_EXERCISE GOAL_
Print every entry below exactly, leaving out the pictures.
____ RECORDS FOR THIS TASK
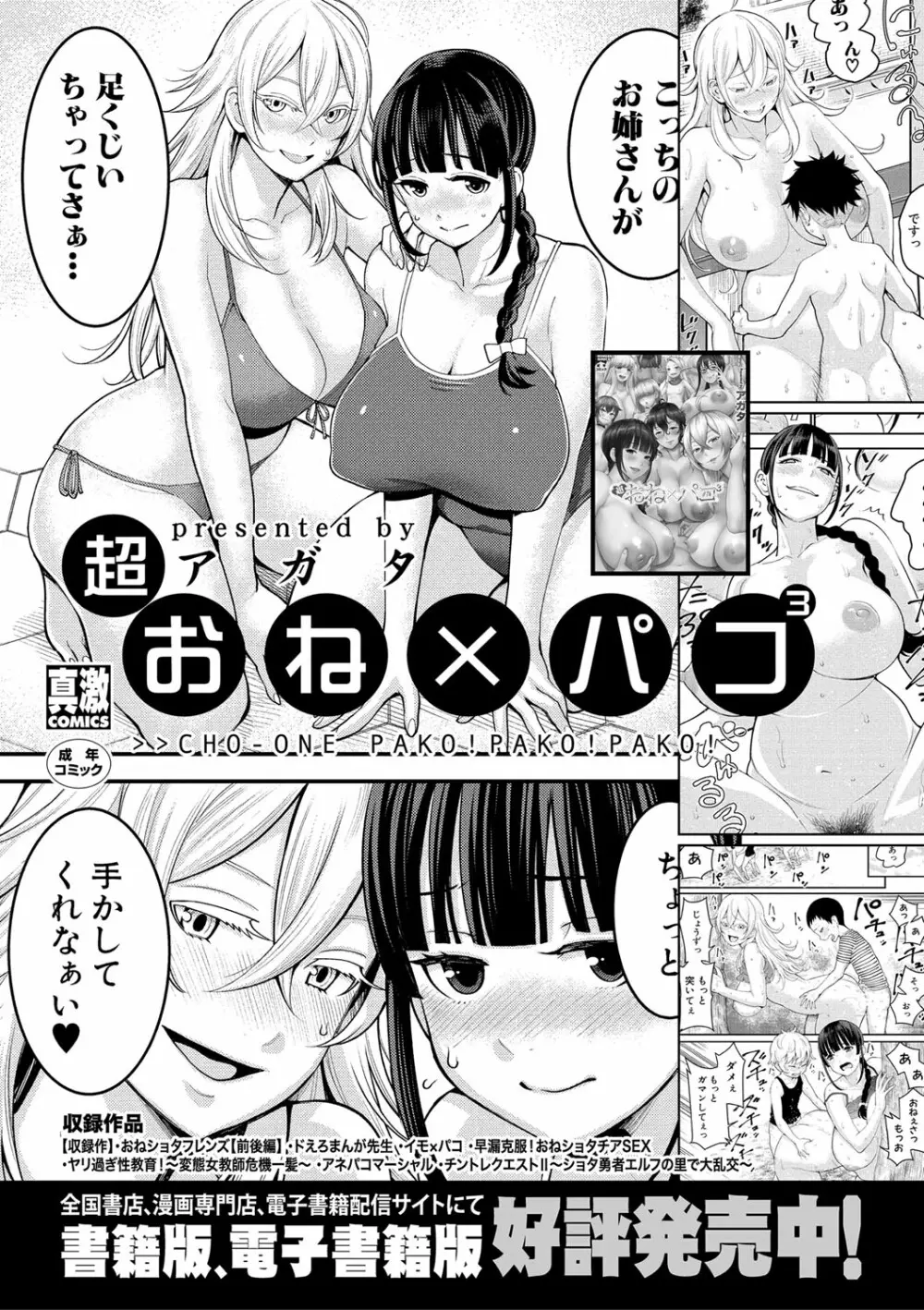 あなたのママになりたくて Page.192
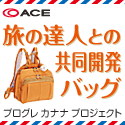 旅のイチオシ　プログレ カナナ プロジェクト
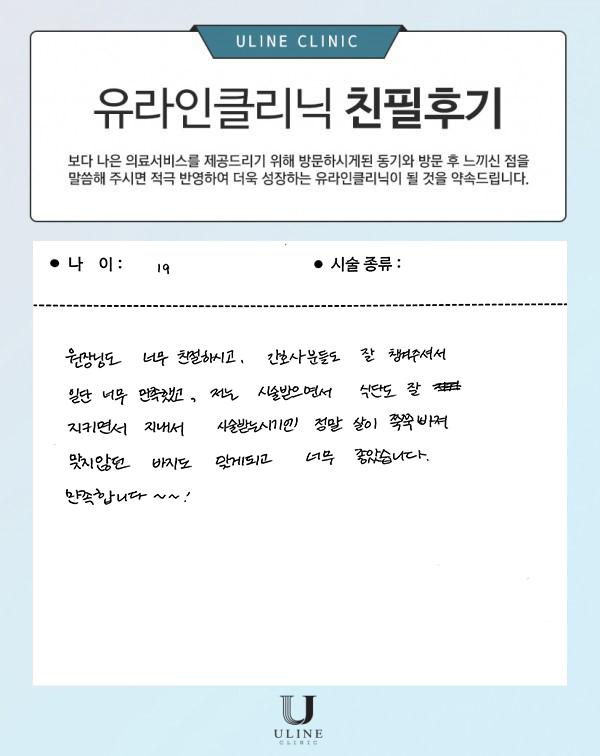이OO님의 복부 컷주사 후기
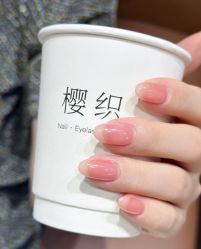 -樱织日式美甲美睫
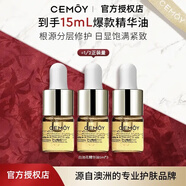 蓓慕CEMOY澳詩茉精華白池花精華油21天白金精華膠囊抗皺緊致 【嘗鮮裝】白池花精華油5ml*3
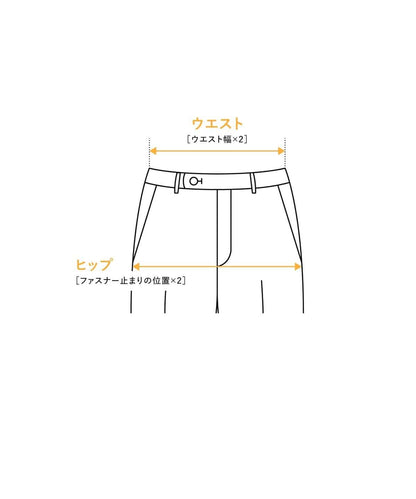 SHIPS: マーリン アンド エヴァンス社製生地 ピンチェック パンツ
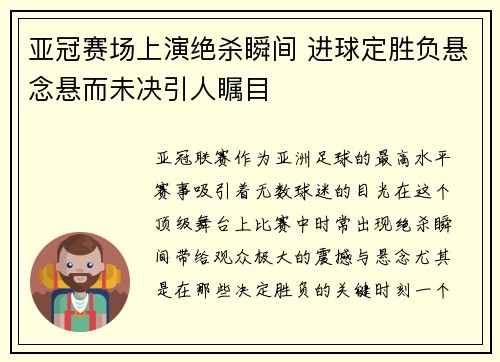 亚冠赛场上演绝杀瞬间 进球定胜负悬念悬而未决引人瞩目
________
_SOLUTION BELOW_
 あなたのママになりたくて Page.192
 旅のイチオシ　プログレ カナナ プロジェクト
이OO님의 복부 컷주사 후기
 -樱织日式美甲美睫
 蓓慕CEMOY澳詩茉精華白池花精華油21天白金精華膠囊抗皺緊致 【嘗鮮裝】白池花精華油5ml*3
 SHIPS: マーリン アンド エヴァンス社製生地 ピンチェック パンツ
 亚冠赛场上演绝杀瞬间 进球定胜负悬念悬而未决引人瞩目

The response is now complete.